In chronic myelogenous leukemia (CML), treatment-free remission (TFR) is defined as maintaining a major molecular response (MMR) without a tyrosine kinase inhibitor (TM), such as imatinib (IM). Several studies have investigated the safety of the first TFR (TFR1) attempt and suggested recommendation guidelines for such an attempt. However, the plausibility and predictive factors for a second TFR (TFR2) have yet to be reported. The present study included 21 patients in chronic myeloid leukemia who participated in twice repeated treatment stop attempts. We develop a mathematical model to analyze and explain the outcomes of TFR2. Our mathematical model framework can explain patient-specific molecular response dynamics.
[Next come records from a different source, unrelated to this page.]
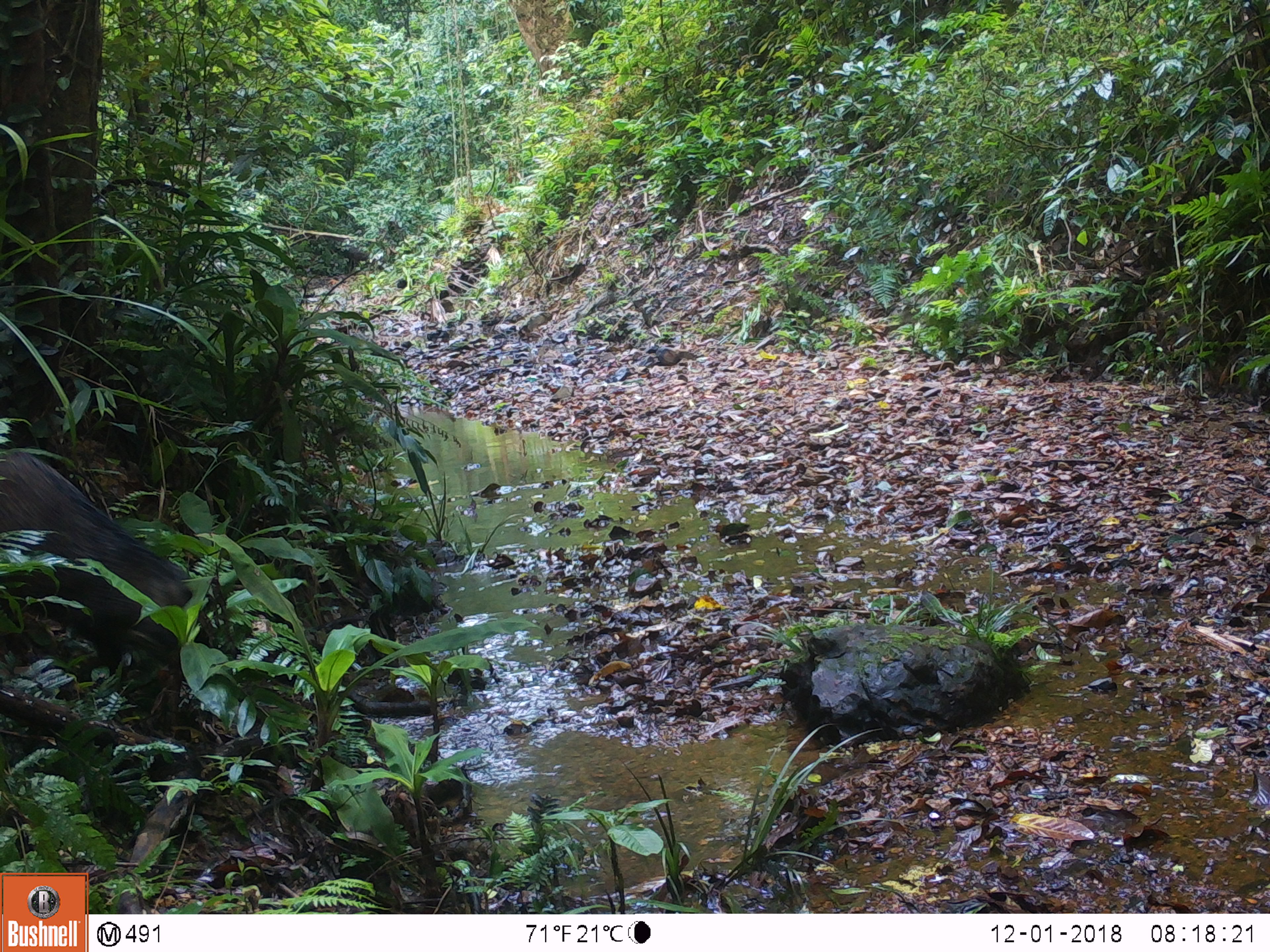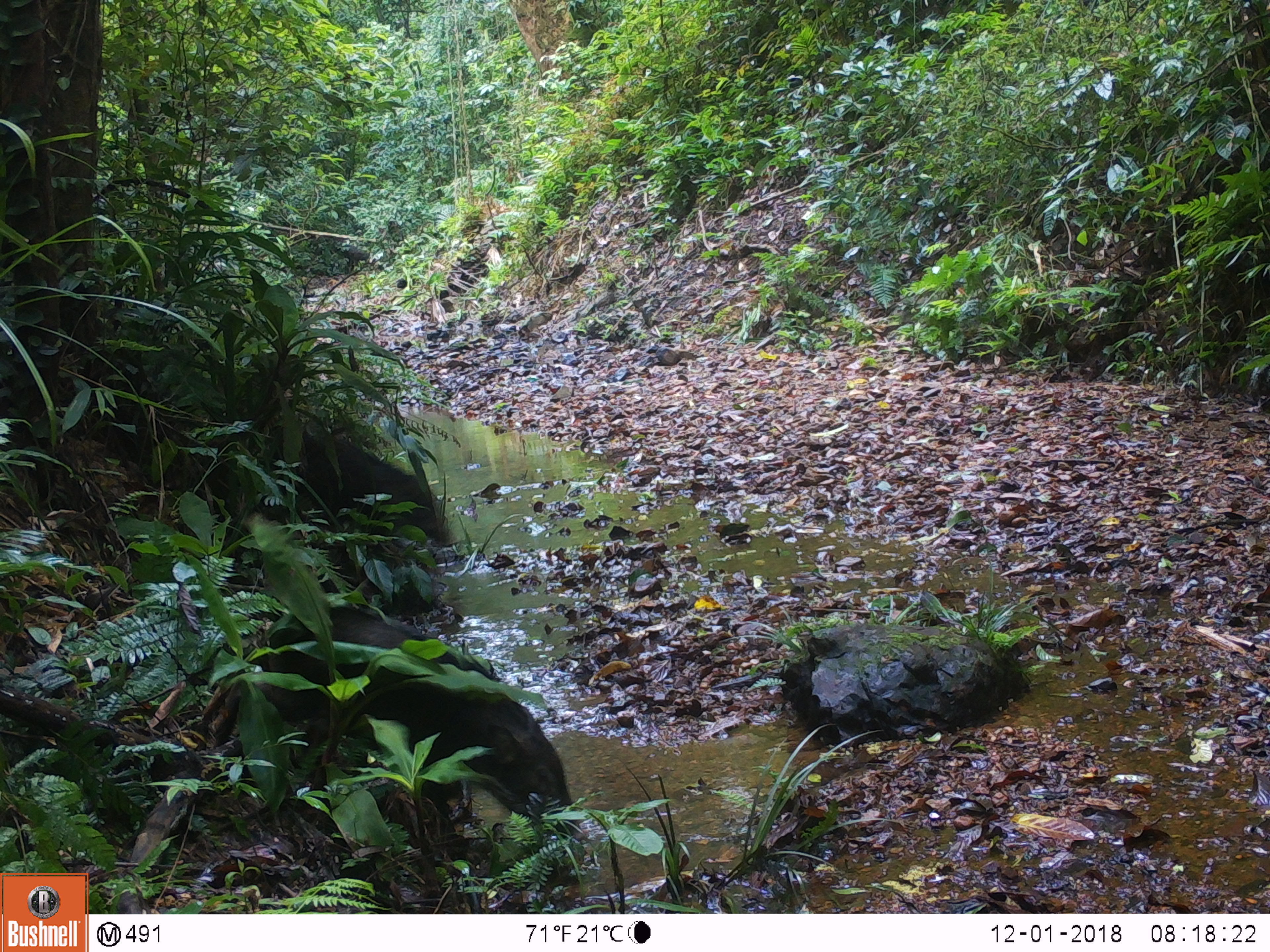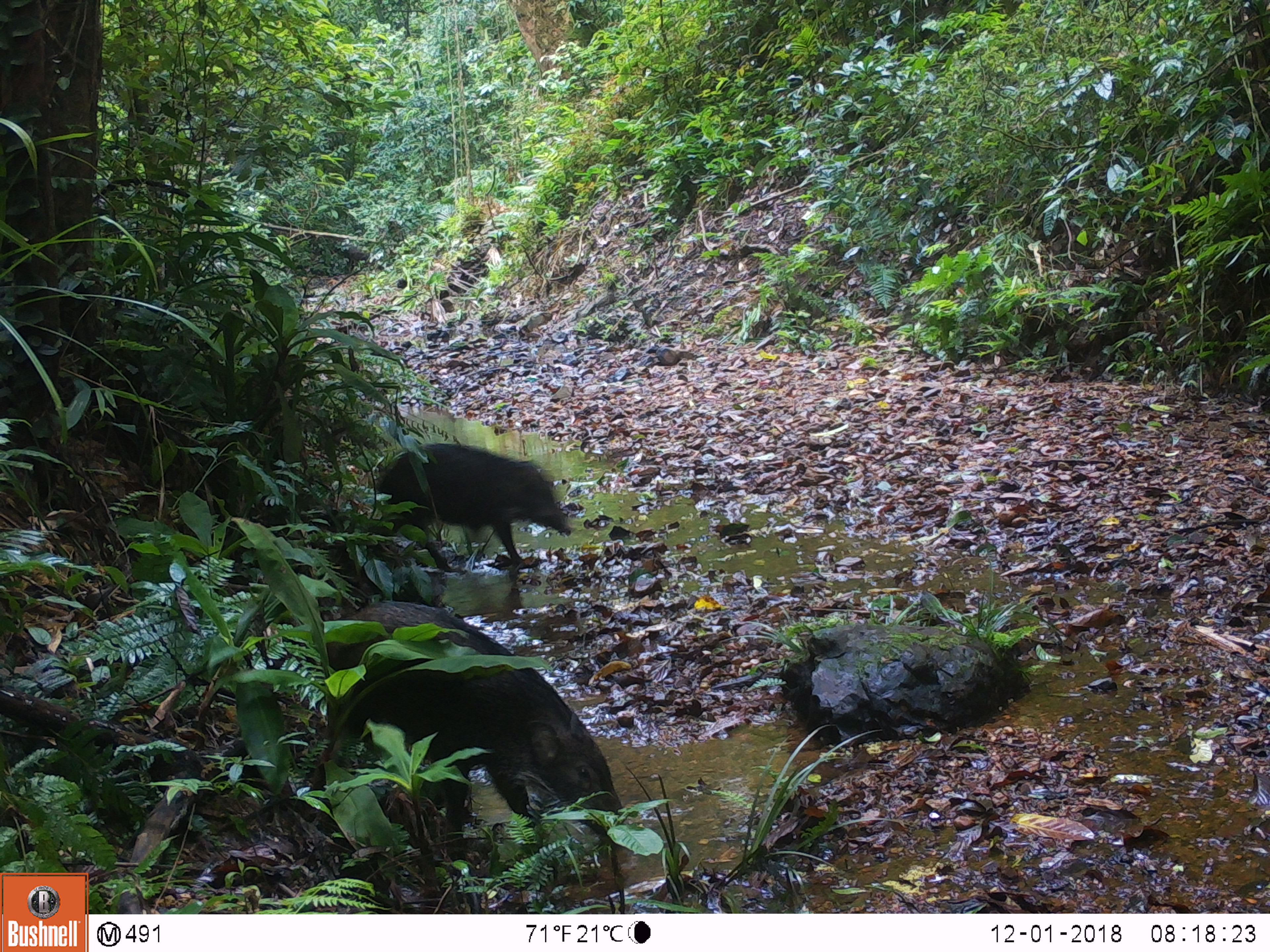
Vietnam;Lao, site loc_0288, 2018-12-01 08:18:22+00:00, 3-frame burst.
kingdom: Animalia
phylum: Chordata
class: Mammalia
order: Artiodactyla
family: Suidae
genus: Sus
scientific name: Sus scrofa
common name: eurasian wild pig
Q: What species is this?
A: Eurasian wild pig (Sus scrofa).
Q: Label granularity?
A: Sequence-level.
Fitting the model to longitudinal BCR ABL1 transcripts from the patients generated patient-specific parameters. Binary tree decision analyses of the model parameters suggested a model based predictive binary classification factor that separated patients into low- and high-risk groups of TFR2 attempts with an overall accuracy of 76.2% (sensitivity of 81.1% and specificity of 69.9%). The low-risk group maintained a median TFR2 of 28.2 months, while the high-risk group relapsed at a median time of 3.25 months. Further, our model predicted a patient-specific optimal IM treatment duration before the second IM stop that could achieve the desired TFR 2 (e.g., 5 years).